Voltammetric Determination of Synthetic Cannabinoids in Confiscated Street Samples and Artificial Saliva

Marina Dronova, The Casali Institute of Applied Chemistry, The Hebrew University of Jerusalem, Jerusalem, Israel
Evgeni Smolianitski, The Casali Institute of Applied Chemistry, The Hebrew University of Jerusalem, Jerusalem, Israel
Bismuth Cohen, Department of Identification and Forensic Science, Israeli Police, Jerusalem, Israel
Ovadia Lev, The Casali Institute of Applied Chemistry, The Hebrew University of Jerusalem, Jerusalem, Israel

The recent appearance of synthetic cannabinoids in herbal products (“Spice”), easily available over the Internet, has brought to the attention of the international community the need for analytical methodologies that can provide confirmatory analysis together with on-the-spot analytical screening tools that could be used to determine whether a substance or sample matrix contains such «legal highs».

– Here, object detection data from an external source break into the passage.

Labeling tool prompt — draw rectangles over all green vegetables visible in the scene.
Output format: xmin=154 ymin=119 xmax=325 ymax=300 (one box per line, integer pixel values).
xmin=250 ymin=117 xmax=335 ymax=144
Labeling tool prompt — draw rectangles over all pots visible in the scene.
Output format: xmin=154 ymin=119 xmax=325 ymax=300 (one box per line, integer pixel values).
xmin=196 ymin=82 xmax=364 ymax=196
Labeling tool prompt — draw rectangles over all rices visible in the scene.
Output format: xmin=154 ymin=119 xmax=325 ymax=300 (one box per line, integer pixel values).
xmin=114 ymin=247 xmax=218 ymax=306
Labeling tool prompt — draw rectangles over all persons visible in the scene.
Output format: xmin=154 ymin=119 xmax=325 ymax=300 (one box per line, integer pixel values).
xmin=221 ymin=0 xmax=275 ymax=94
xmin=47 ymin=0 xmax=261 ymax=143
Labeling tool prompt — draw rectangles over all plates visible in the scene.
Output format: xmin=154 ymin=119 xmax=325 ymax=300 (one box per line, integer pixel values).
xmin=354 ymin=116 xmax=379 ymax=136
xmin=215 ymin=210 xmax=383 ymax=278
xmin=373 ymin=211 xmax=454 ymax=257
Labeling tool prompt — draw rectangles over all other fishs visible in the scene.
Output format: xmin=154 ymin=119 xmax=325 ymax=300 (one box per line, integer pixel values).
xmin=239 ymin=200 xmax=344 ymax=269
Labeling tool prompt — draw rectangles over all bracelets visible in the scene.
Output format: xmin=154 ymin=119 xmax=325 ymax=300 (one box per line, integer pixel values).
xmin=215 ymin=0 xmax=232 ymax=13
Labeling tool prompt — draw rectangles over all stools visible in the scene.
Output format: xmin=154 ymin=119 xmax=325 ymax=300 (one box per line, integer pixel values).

In this work the electrochemical sensing of one of the largest groups of psychoactive substances – synthetic cannabinoids, is explored for the first time. The investigation was performed for six indole and five indazole based cannabinoids that are currently found on the Israeli market.

Direct electrochemical oxidation of synthetic cannabinoids was found to be possible, giving useful voltammetric electroanalytical signatures in non-aqueous and aqueous buffer solutions. This investigation was performed using cyclic and differential pulse voltammetry, at a range of commercially available electrodes (Pt, glassy carbon and boron doped diamond). It was found that indole and indazole based synthetic cannabinoids produce a voltammetric response which can be used for their determination. Best detection and quantification limits were achieved using anodically pretreated bdd electrode, showing that synthetic cannabinoids can be detected in artificial saliva over the nanomolar range. To gain insight into the electro-oxidation mechanisms of this class of molecules, controlled - potential electrolysis in combination with ESI–QTOF–MS and GC–SMB–EI–QQQ–MS analysis of oxidation products was done. On the basis of these data, electro-oxidation mechanism was proposed and discussed. The proposed electroanalytical protocol for the determination of cannabinoids in confiscated street samples and artificial saliva has been tested and independently verified by GC-MS and LC-MS, demonstrating excellent agreement between the different tools. Thus, there is a potential forensic application of the electrochemical method to be used «on-site» for the screening, or even preliminary quantification, of common synthetic cannabinoids found within real seized street samples or in body fluids.